**WHAT IS NEEDED**
Can you reproduce every one of the items below word for word?

Rows taken from a spatial reasoning dataset:
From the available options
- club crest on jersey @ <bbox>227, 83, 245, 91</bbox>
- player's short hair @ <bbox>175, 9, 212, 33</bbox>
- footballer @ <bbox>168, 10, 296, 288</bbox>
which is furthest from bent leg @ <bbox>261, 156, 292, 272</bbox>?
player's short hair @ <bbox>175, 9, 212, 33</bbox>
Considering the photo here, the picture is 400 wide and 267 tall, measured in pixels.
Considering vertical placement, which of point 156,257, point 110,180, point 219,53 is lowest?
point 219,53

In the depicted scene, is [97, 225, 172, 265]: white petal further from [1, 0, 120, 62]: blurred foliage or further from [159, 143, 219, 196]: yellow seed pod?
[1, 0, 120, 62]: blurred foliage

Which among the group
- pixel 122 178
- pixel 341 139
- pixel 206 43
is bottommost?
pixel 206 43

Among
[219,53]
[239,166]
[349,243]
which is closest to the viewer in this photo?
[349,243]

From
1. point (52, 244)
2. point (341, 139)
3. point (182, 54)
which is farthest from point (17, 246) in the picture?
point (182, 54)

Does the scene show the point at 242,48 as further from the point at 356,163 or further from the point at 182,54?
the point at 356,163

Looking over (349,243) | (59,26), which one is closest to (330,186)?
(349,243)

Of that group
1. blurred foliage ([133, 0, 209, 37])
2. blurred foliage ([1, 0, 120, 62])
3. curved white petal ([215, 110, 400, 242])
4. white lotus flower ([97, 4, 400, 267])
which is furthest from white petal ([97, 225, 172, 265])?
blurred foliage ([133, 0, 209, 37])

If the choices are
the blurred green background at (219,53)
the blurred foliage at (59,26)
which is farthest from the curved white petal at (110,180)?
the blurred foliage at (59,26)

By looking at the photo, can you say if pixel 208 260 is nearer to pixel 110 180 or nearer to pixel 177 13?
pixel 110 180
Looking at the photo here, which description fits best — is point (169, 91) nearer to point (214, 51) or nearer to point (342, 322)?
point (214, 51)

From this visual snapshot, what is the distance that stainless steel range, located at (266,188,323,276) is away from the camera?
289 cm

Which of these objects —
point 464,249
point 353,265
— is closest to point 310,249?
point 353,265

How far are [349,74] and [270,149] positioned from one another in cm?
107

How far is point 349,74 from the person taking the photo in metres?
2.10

**FINAL RESULT**
From the available options
- club crest on jersey @ <bbox>227, 83, 245, 91</bbox>
- player's short hair @ <bbox>175, 9, 212, 33</bbox>
- footballer @ <bbox>168, 10, 296, 288</bbox>
which is furthest from bent leg @ <bbox>261, 156, 292, 272</bbox>?
player's short hair @ <bbox>175, 9, 212, 33</bbox>
Considering the photo here, the picture is 400 wide and 267 tall, measured in pixels.
Considering vertical placement, which of point 156,257, point 110,180, point 219,53 is lowest?
point 219,53

In the depicted scene, is [97, 225, 172, 265]: white petal further from [1, 0, 120, 62]: blurred foliage or further from [159, 143, 219, 196]: yellow seed pod?
[1, 0, 120, 62]: blurred foliage

Which among the group
- pixel 122 178
- pixel 341 139
- pixel 206 43
is bottommost?
pixel 206 43

Among
[219,53]
[239,166]
[349,243]
which is closest to the viewer in this photo?
[349,243]

From
1. point (52, 244)
2. point (341, 139)
3. point (182, 54)
which is farthest from point (17, 246) in the picture?
point (182, 54)

Does the scene show the point at 242,48 as further from the point at 356,163 or further from the point at 182,54?
the point at 356,163

Looking over (349,243) | (59,26), which one is closest to (330,186)?
(349,243)

Of that group
1. blurred foliage ([133, 0, 209, 37])
2. blurred foliage ([1, 0, 120, 62])
3. curved white petal ([215, 110, 400, 242])
4. white lotus flower ([97, 4, 400, 267])
which is furthest from white petal ([97, 225, 172, 265])?
blurred foliage ([133, 0, 209, 37])

If the choices are
the blurred green background at (219,53)
the blurred foliage at (59,26)
which is farthest from the curved white petal at (110,180)?
the blurred foliage at (59,26)

By looking at the photo, can you say if pixel 208 260 is nearer to pixel 110 180 or nearer to pixel 177 13?
pixel 110 180
Looking at the photo here, which description fits best — is point (169, 91) nearer to point (214, 51) or nearer to point (342, 322)?
point (214, 51)

From this visual snapshot, what is the distance that stainless steel range, located at (266,188,323,276) is away from the camera?
289 cm

Which of these objects —
point 464,249
point 353,265
— is closest to point 310,249?
point 353,265

How far are [349,74] and [270,149] positioned from one another in cm?
107

How far is point 349,74 from the person taking the photo in metres?
2.10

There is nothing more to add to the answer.